Exercise requirements: Using the passage on isolated wind turbines, list every drawback of open-air wind turbines that it names as a reason for the invention.

ISOLATED WIND TURBINES

Description

TECHNICAL FIELD

The disclosure relates to wind turbines distributed within closed buildings above/under ground. They are operated by (naturally/mechanically) pumping wind from one side of a building and withdrawing it from the other side. Thus, a strong air stream will be generated whereby turbines can be efficiently run, and as a result electricity will be generated.

BACKGROUND

Owing to the high cost of establishing high towers for wind turbines in the open air and because air turbines may kill birds and make non-stop audiovisual noise without having an ever-steady wind velocity, the present invention aims at getting rid of all these drawbacks. It allows fixing wind turbines within closed above/underground buildings with no need to such high towers to reach the required air velocity. Furthermore, the present invention provides such a velocity inside a building. It is also characterized by operating turbines within closed buildings using the energy of natural mild wind as this can double the strength and the velocity of natural mild wind within a building. The wind is contained then pumped into the turbines of the closed building so that the wind enters from one side of the building and exits from the other side forming a strong stream that drives turbines. Providing the building exit openings with fans that withdraw and expel the wind outside can reduplicate the wind strength and velocity within the building.

In other words, the greater the number of mounts that direct wind in a building and of the fans withdrawing wind from the building to the fresh air, the speeder the wind becomes until it reaches the required maximum velocity. Moreover, the present invention enables the construction of successive and unlimited closed buildings that are interconnected. Each building includes a field having a proper number of turbines. The wind is (naturally or mechanically) pumped only from the first building and (mechanically) withdrawn from the last building. This generates a strong air stream whose strength and velocity can be controlled to run the turbines efficiently.

Information supplied:

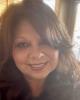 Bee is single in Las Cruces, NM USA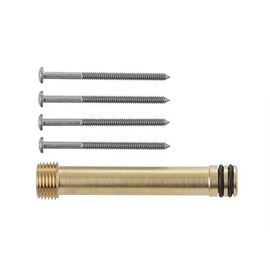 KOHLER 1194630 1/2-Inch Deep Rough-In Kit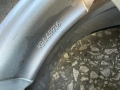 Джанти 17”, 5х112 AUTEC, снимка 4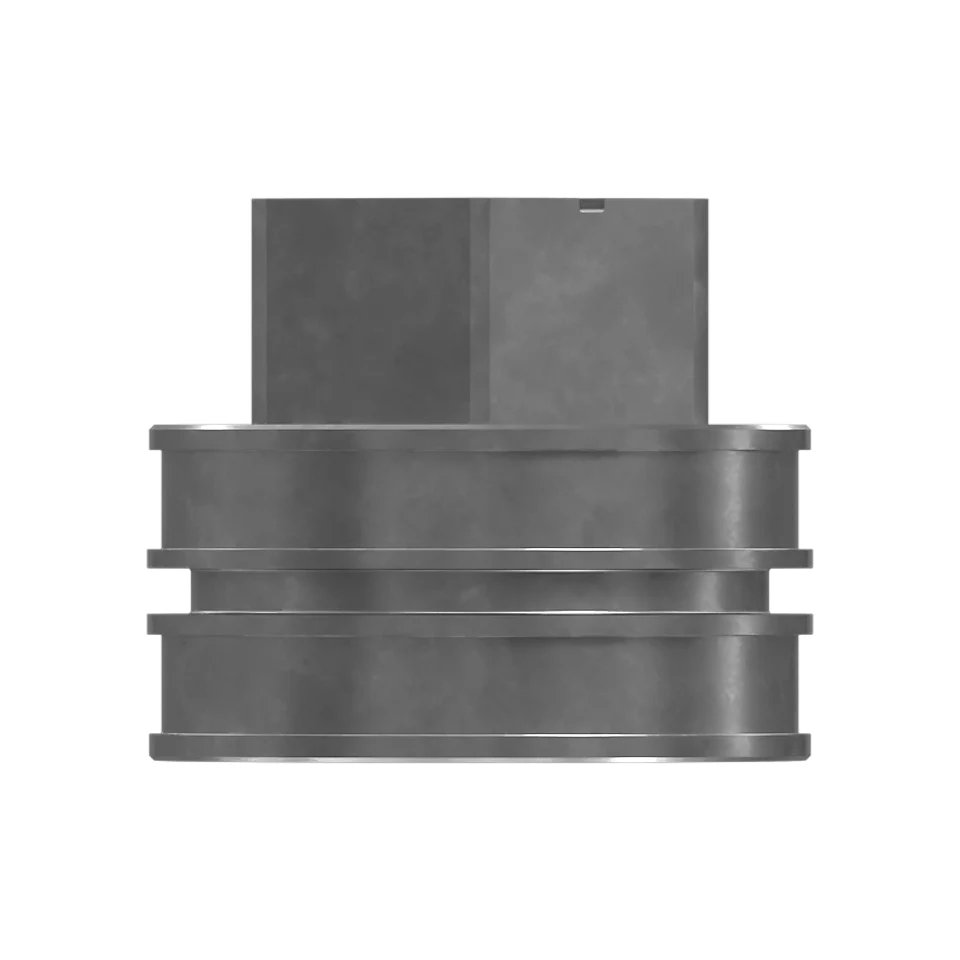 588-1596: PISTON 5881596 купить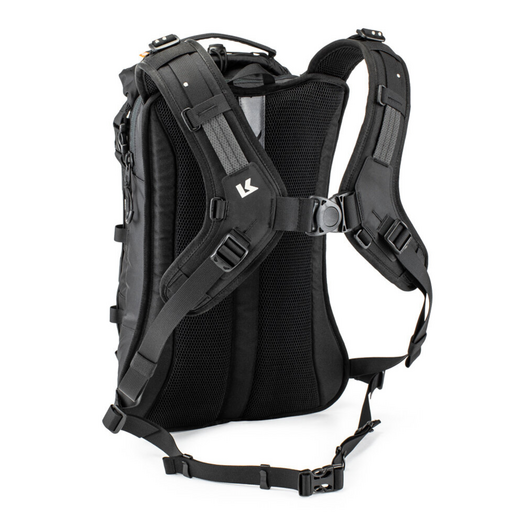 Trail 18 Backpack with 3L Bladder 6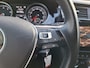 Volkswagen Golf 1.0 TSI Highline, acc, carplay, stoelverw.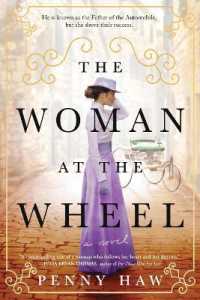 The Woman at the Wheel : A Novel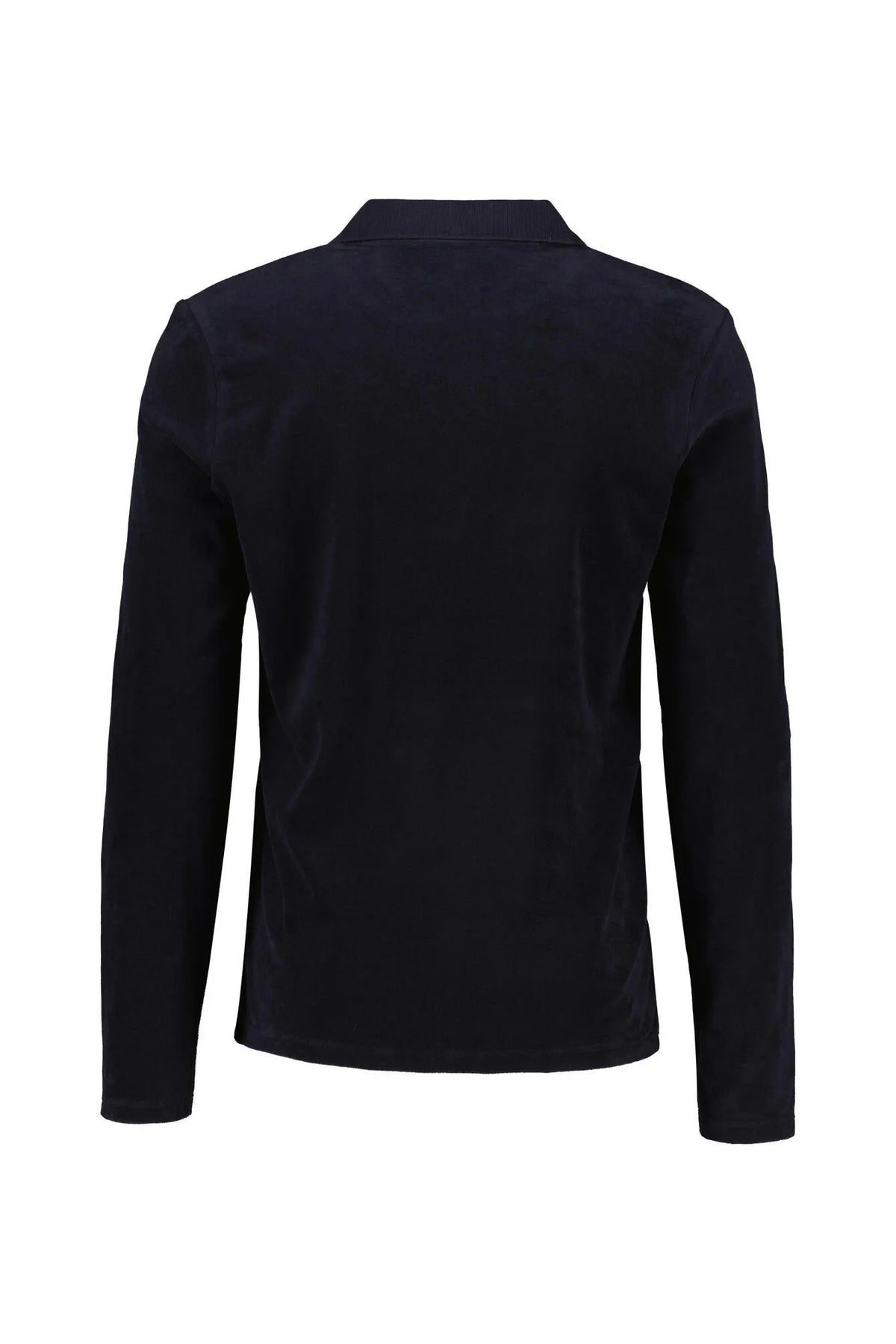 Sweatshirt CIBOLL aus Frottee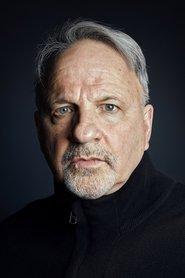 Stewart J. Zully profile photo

Expected output:
- The high cost of establishing high towers
- They may kill birds
- They make non-stop audiovisual noise
- They lack an ever-steady wind velocity